Voorts overweegt de rechtbank dat het bestreden besluit geen blijk geeft van een kenbare belangenafweging. De enkele verwijzing naar het advies van de bezwaarcommissie - dat evenmin een belangenafweging bevat - is onvoldoende.
Uit het vorenstaande volgt dat het bestreden besluit ook overigens een draagkrachtige motivering ontbeert. De rechtbank ziet dan ook geen aanleiding de rechtsgevolgen van het besluit in stand te laten. Naar het oordeel van de rechtbank zijn voorts onvoldoende gegevens voorhanden om met toepassing van artikel 8:72, vierde lid, aanhef en onder c, van de Awb zelf in de zaak te voorzien. Eiseressen hebben ter zitting opgemerkt dat er op enige afstand van de huidige locatie kiosken mogen worden geplaatst. Verweerder heeft deze mogelijkheid niet onderzocht, aldus eiseressen. Vergunninghouder heeft hierop aangegeven geen bezwaar te hebben tegen een andere standplaats, op voorwaarde dat hij in geval van een verplaatsing de kosten die hij heeft gemaakt voor de inrichting van zijn standplaats, vergoed zal krijgen. Verweerder heeft verklaard dat vergunninghouder, indien hij dat wenst, zijn verkoopinrichting mag verplaatsen. Deze standpunten maken dat de rechtbank geen aanleiding ziet verweerder met toepassing van artikel 8:51a, eerste lid, van de Awb in de gelegenheid te stellen het geconstateerde motiveringsgebrek te herstellen. Naar het de rechtbank voorkomt staat er nog een mogelijkheid voor overleg tussen partijen open en zijn meerdere oplossingsrichtingen denkbaar. Verweerder wordt thans de gelegenheid geboden om dit nader te onderzoeken.

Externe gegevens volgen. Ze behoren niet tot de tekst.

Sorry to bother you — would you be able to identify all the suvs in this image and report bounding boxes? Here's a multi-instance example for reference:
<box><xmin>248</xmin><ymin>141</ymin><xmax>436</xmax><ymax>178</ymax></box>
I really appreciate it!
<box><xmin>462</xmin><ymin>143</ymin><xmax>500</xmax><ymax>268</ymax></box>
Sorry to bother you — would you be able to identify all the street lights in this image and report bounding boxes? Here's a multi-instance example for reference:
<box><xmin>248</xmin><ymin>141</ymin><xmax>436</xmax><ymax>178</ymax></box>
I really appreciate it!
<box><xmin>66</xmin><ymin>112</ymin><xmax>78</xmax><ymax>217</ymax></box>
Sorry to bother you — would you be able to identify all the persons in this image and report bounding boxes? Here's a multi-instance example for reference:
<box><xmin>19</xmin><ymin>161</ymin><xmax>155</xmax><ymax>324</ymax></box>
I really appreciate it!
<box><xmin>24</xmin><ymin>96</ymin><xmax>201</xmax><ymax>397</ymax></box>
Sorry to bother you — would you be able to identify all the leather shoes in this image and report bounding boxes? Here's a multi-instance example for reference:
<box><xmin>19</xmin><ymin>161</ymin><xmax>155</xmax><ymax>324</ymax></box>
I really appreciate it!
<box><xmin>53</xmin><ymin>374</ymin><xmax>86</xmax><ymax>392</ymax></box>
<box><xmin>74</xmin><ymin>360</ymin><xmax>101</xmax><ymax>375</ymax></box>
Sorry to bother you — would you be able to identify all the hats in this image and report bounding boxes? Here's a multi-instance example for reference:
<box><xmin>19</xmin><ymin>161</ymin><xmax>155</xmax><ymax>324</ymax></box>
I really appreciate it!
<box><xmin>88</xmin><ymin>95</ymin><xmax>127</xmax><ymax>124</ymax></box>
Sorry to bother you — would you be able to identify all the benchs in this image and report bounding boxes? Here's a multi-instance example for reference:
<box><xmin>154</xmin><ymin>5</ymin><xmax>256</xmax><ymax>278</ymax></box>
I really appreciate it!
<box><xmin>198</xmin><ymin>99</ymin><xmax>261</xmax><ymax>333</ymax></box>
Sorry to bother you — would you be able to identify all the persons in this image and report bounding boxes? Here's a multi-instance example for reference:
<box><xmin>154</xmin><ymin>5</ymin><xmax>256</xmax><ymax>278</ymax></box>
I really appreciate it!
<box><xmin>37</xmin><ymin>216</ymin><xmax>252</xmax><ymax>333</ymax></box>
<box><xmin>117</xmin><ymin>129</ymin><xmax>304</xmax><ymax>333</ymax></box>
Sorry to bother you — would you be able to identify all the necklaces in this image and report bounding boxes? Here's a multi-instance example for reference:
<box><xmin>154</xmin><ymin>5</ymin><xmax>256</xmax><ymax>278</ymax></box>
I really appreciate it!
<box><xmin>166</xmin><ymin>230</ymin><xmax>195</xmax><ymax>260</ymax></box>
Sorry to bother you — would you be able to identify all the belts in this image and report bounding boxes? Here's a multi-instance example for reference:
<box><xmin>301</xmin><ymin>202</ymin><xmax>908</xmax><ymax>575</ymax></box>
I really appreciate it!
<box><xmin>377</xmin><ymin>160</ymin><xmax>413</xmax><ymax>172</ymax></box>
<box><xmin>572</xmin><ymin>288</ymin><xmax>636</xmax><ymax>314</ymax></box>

Nu niet is gebleken van kosten die op grond van het Besluit proceskosten bestuursrecht voor vergoeding in aanmerking komen, ziet de rechtbank geen aanleiding voor een veroordeling in de proceskosten.
3 Beslissing
De rechtbank,
recht doende:
verklaart het beroep gegrond,
vernietigt het bestreden besluit,
bepaalt dat verweerder aan eiseressen het betaalde griffierecht van € 298,- vergoedt.
Aldus gedaan door mr. C.A. Schreuder, voorzitter, en mr. P. Vrolijk en mr. J.A.F. Peters, leden, in tegenwoordigheid van mr. S.M. Joseph, griffier.
De griffier: De voorzitter:
Uitgesproken in het openbaar op: 19 mei 2011.
Een belanghebbende - onder wie in elk geval eiseressen worden begrepen - en verweerder kunnen tegen deze uitspraak hoger beroep instellen bij de Afdeling bestuursrechtspraak van de Raad van State, Postbus 20019, 2500 EA 's-Gravenhage. De termijn voor het indienen van het beroepschrift bedraagt zes weken en vangt aan met ingang van de dag na die waarop het afschrift van deze uitspraak is verzonden.